In early 1912, it was announced that R. H. Armstrong, manager of the Seattle office of the United Wireless Telegraph Company, had arranged for training two women, including Kelso, to become maritime radio operators. Studies included learning Continental telegraphic code, used for international shipping, and how to make minor repairs to the equipment. On June 6, 1912, Kelso was the first woman issued a "Certificate of Skill in Radiocommunication" under the provisions of the Wireless Ship Act of 1910, qualifying her to work as a maritime operator. Navy Lieutenant A. C. Call, who administered her examination at Bremerton Navy Yard in Seattle, was quoted as saying that she had passed with the highest mark of any applicant for a certificate who had ever appeared before him.
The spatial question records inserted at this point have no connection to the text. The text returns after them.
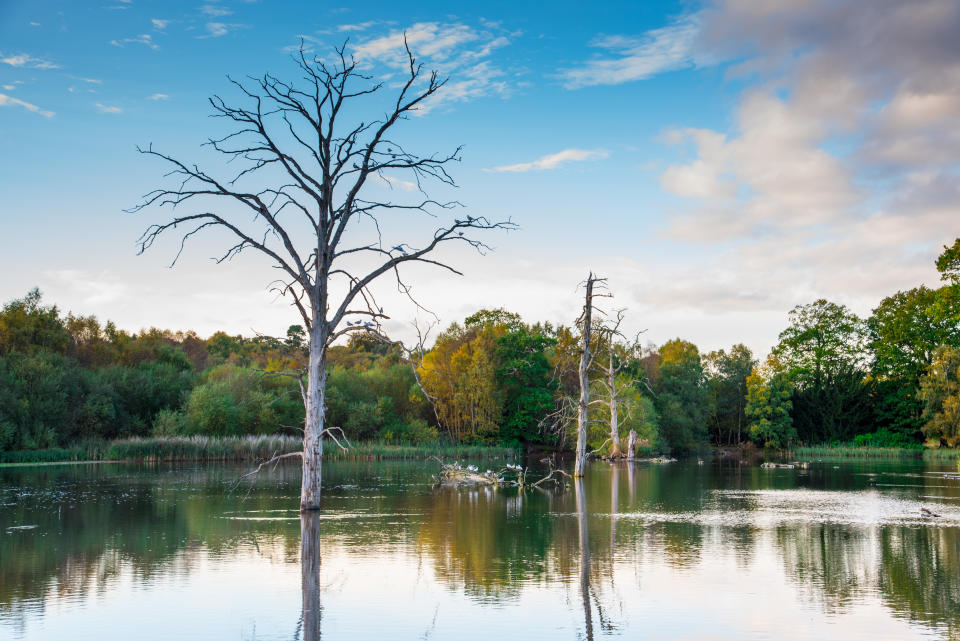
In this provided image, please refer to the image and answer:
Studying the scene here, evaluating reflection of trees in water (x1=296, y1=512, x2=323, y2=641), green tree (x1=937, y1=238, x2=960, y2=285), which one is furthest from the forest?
reflection of trees in water (x1=296, y1=512, x2=323, y2=641)

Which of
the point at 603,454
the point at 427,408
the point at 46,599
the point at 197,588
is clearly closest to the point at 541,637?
the point at 197,588

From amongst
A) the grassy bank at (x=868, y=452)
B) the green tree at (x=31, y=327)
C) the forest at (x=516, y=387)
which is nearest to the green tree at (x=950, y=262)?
the forest at (x=516, y=387)

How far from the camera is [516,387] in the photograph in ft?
194

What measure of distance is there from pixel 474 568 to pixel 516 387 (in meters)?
48.6

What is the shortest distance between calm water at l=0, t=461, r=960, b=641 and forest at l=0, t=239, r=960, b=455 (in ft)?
48.5

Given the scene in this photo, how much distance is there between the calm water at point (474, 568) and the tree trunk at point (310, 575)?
0.04 m

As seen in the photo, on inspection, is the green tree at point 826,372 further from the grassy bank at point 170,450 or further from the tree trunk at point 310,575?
the tree trunk at point 310,575

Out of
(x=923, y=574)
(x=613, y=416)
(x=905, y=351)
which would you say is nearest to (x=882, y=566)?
(x=923, y=574)

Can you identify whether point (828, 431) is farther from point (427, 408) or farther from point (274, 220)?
point (274, 220)

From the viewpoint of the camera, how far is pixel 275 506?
18953 mm

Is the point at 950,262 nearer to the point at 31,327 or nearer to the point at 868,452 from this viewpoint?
the point at 868,452

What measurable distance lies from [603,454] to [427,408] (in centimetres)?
1777

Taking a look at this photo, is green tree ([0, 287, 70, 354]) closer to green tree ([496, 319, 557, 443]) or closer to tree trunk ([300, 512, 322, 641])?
green tree ([496, 319, 557, 443])

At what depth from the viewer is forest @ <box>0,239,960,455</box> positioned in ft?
143
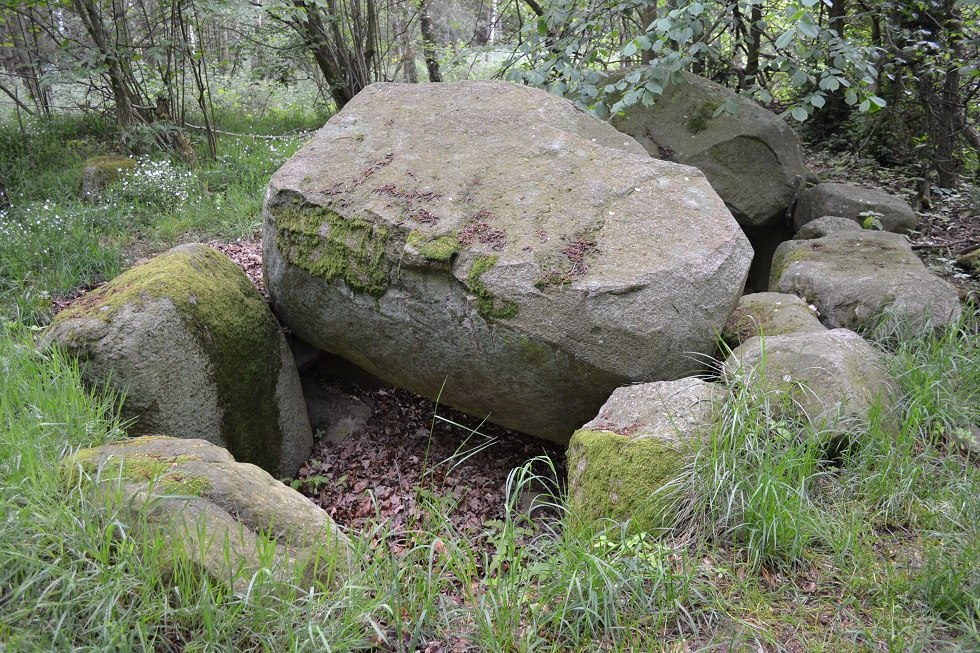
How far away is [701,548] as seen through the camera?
2.57 metres

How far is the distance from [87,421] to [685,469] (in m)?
2.54

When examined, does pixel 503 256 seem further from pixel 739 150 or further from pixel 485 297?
pixel 739 150

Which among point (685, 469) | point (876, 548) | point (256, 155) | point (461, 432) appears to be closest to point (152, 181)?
point (256, 155)

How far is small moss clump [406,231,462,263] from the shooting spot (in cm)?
356

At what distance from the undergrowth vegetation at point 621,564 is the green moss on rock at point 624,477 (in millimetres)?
74

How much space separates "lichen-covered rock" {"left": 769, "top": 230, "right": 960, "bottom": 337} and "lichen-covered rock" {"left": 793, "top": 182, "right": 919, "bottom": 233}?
1.00 m

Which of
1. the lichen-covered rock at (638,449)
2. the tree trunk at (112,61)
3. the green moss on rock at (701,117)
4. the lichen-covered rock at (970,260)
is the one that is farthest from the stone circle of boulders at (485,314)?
the tree trunk at (112,61)

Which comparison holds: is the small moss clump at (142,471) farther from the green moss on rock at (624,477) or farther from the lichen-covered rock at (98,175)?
the lichen-covered rock at (98,175)

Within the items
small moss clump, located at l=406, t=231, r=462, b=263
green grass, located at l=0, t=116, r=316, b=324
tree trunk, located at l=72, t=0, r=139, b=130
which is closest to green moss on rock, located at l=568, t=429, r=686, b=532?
small moss clump, located at l=406, t=231, r=462, b=263

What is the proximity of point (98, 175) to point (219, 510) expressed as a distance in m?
5.86

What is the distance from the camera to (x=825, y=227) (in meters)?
5.30

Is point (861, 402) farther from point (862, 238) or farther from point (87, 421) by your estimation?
point (87, 421)

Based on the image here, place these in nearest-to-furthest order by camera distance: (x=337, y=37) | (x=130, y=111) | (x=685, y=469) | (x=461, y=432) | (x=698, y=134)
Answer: (x=685, y=469), (x=461, y=432), (x=698, y=134), (x=130, y=111), (x=337, y=37)

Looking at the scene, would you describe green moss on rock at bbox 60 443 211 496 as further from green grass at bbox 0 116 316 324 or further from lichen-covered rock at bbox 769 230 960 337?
lichen-covered rock at bbox 769 230 960 337
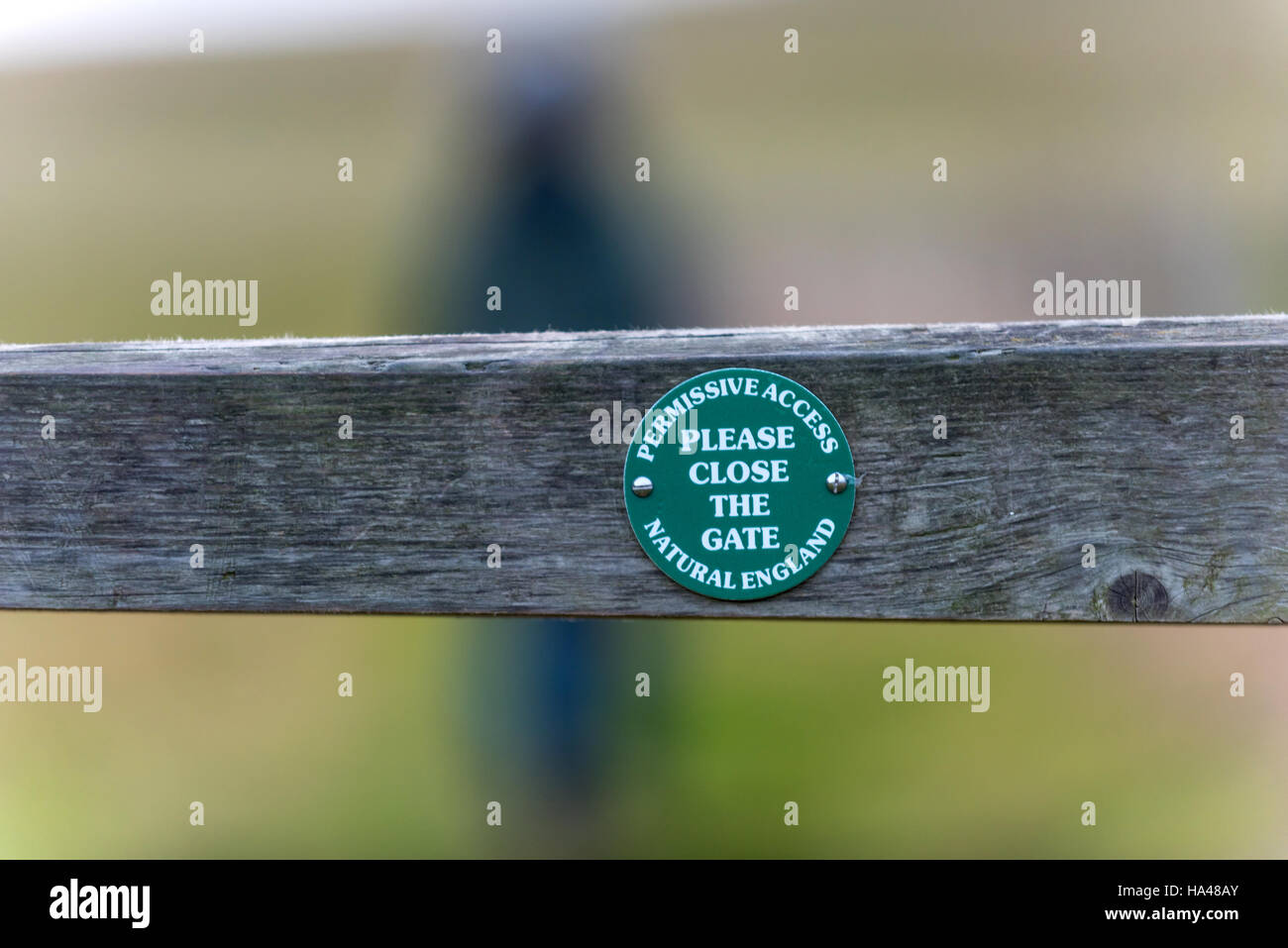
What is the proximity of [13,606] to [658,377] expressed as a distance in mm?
551

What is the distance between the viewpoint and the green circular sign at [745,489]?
2.49 feet

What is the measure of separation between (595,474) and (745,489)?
4.5 inches

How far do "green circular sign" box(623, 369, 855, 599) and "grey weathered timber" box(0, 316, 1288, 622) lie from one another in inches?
0.6

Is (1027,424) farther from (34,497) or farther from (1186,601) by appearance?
(34,497)

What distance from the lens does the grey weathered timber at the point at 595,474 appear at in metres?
0.74

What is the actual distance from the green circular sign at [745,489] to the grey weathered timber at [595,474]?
1 cm

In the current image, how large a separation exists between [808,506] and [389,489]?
0.32 metres

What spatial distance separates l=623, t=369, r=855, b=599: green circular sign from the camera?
0.76 meters

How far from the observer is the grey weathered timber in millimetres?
744

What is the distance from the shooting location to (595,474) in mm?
769

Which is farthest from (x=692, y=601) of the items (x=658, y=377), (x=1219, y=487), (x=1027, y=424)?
(x=1219, y=487)

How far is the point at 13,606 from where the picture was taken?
819mm

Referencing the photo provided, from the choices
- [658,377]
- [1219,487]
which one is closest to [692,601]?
[658,377]

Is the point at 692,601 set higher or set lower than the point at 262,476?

Kelso was hired by United Wireless, and effective July 1 assigned to the S.S. Mariposa, a steamship which traveled between ports at Seattle and in Alaska. Her appointment generated some opposition from members of Congress who wished to bar women from holding such positions on seagoing ships; however, she received support from the Pacific Coast Wireless Inspector of United Wireless, who stated that "he knew of no law which would bar Miss Kelso from her position".

In 1912 United Wireless went bankrupt, and its assets were taken over by the Marconi Wireless Telegraph Company of America. R. H. Sawler, the new head of the Seattle office, soon discharged Kelso from shipboard duties, stating that "it was against the policy of the company to employ women operators". Other accounts of the dismissal claimed that this action was due to an objection by the federal government's Department of Commerce and Labor. However, the department quickly denied any involvement, stating that there was no prohibition or women serving as marine operators, with government regulations explicitly stating that "Women are eligible as applicants for licenses of any class or grade upon the same conditions as men."

Kelso was transferred to a shore station where she performed menial clerical duties, including keeping the books and transmitting from the shore station to the downtown office over a "buzzer" telegraph line. The passage of the Radio Act of 1912 meant that all previously issued operators certificates were voided, and operators now had to pass a standardized exam and qualify for a 1st, 2nd, or 3rd grade operating license. Kelso returned to the Bremerton Navy Yard and was issued a 1st grade license in February 1913.

== Later career and life ==

Kelso quit to pursue a higher paid stenographers job, and on March 28, 1917, married Lt. James E. Shaw. In May 1924 she was valedictorian of the seven graduates in the first class of the Golden State College of Chiropractic, and later received a naturopathic doctorate. As Dr. Mabelle Kelso Shaw she became a faculty member of the College of Chiropractic Physicians and Surgeons of Los Angeles.